What to do: Copy out the PhD scholarship posting on bubble column hydrodynamics below in full, word for word.

Text provided:
PHD scholarship Hydrodynamics of bubble columns at large void fractions

Organisation/Company Centrale Lille Institut Department North Research Field Engineering Researcher Profile First Stage Researcher (R1) Positions PhD Positions Application Deadline 23 Mar 2026 - 23:59 (Europe/Paris) Country France Type of Contract Temporary Job Status Full-time Is the job funded through the EU Research Framework Programme? Not funded by a EU programme Is the Job related to staff position within a Research Infrastructure? No

Offer Description

Topic: This PhD project aims to investigate the emergence of large-scale structures and the transitions leading to the fully heterogeneous regime in bubble column reactors. These systems are fundamental to many chemical, environmental, and energy applications, yet their hydrodynamics remain poorly understood due to the complex interplay between the dispersed gas phase, the continuous liquid phase, and the evolving interfaces between them. The candidate will conduct a series of experiments designed to clarify the mechanisms governing flow organisation, regime transitions, and turbulent mixing.

Recorded information:
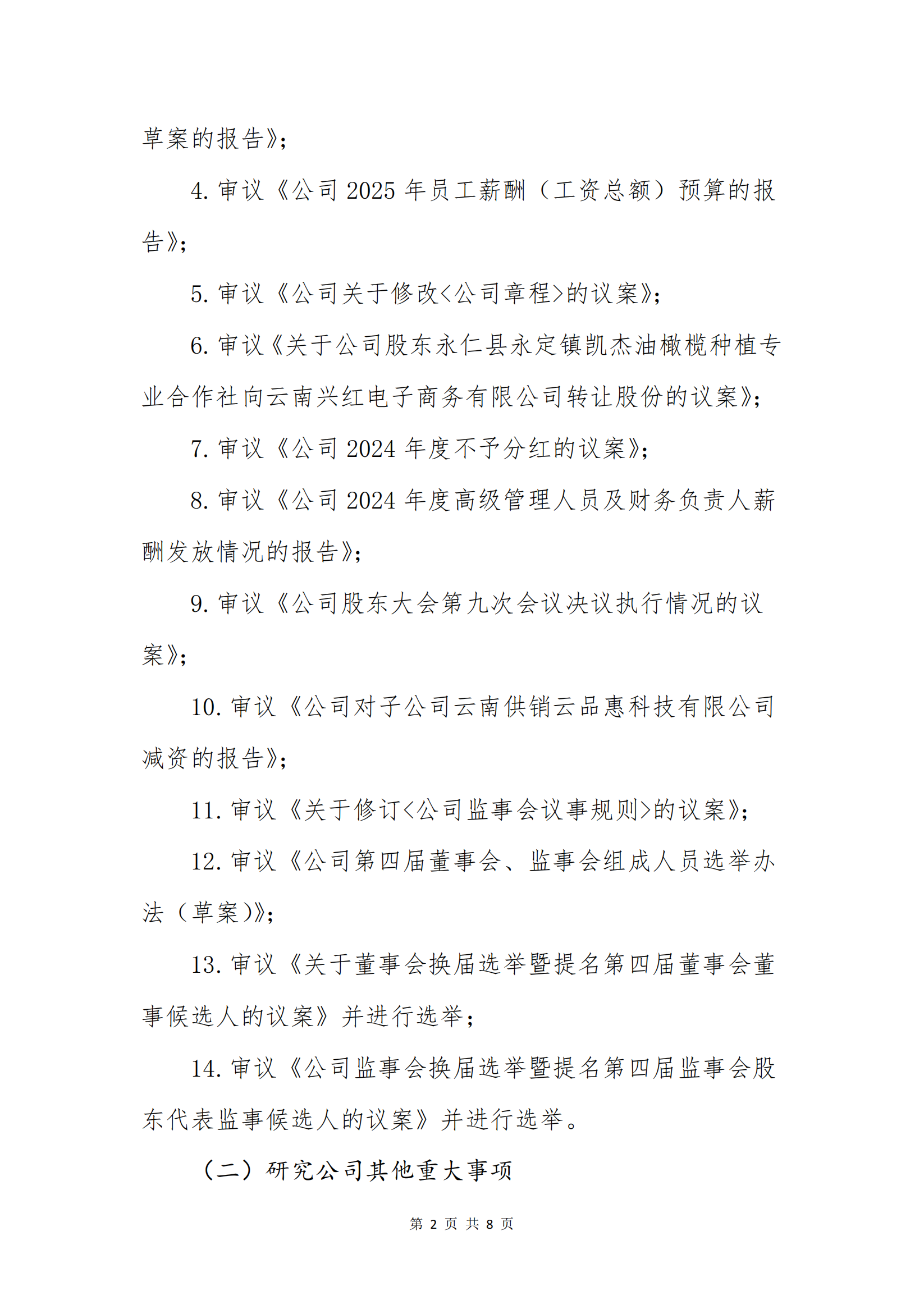 草案的报告》;

4. 审议《公司 2025 年员工薪酬(工资总额)预算的报告》;

5. 审议《公司关于修改<公司章程>的议案》;

6. 审议《关于公司股东永仁县永定镇凯杰油橄榄种植专业合作社向云南兴红电子商务有限公司转让股份的议案》;

7. 审议《公司 2024 年度不予分红的议案》;

8. 审议《公司 2024 年度高级管理人员及财务负责人薪酬发放情况的报告》;

9. 审议《公司股东大会第九次会议决议执行情况的议案》;

10. 审议《公司对子公司云南供销云品惠科技有限公司减资的报告》;

11. 审议《关于修订<公司监事会议事规则>的议案》;

12. 审议《公司第四届董事会、监事会组成人员选举办法(草案)》;

13. 审议《关于董事会换届选举暨提名第四届董事会董事候选人的议案》并进行选举;

14. 审议《公司监事会换届选举暨提名第四届监事会股东代表监事候选人的议案》并进行选举。

(二)研究公司其他重大事项

第 2 页 共 8 页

Written reply:
PHD scholarship Hydrodynamics of bubble columns at large void fractions

Organisation/Company Centrale Lille Institut Department North Research Field Engineering Researcher Profile First Stage Researcher (R1) Positions PhD Positions Application Deadline 23 Mar 2026 - 23:59 (Europe/Paris) Country France Type of Contract Temporary Job Status Full-time Is the job funded through the EU Research Framework Programme? Not funded by a EU programme Is the Job related to staff position within a Research Infrastructure? No

Offer Description

Topic: This PhD project aims to investigate the emergence of large-scale structures and the transitions leading to the fully heterogeneous regime in bubble column reactors. These systems are fundamental to many chemical, environmental, and energy applications, yet their hydrodynamics remain poorly understood due to the complex interplay between the dispersed gas phase, the continuous liquid phase, and the evolving interfaces between them. The candidate will conduct a series of experiments designed to clarify the mechanisms governing flow organisation, regime transitions, and turbulent mixing.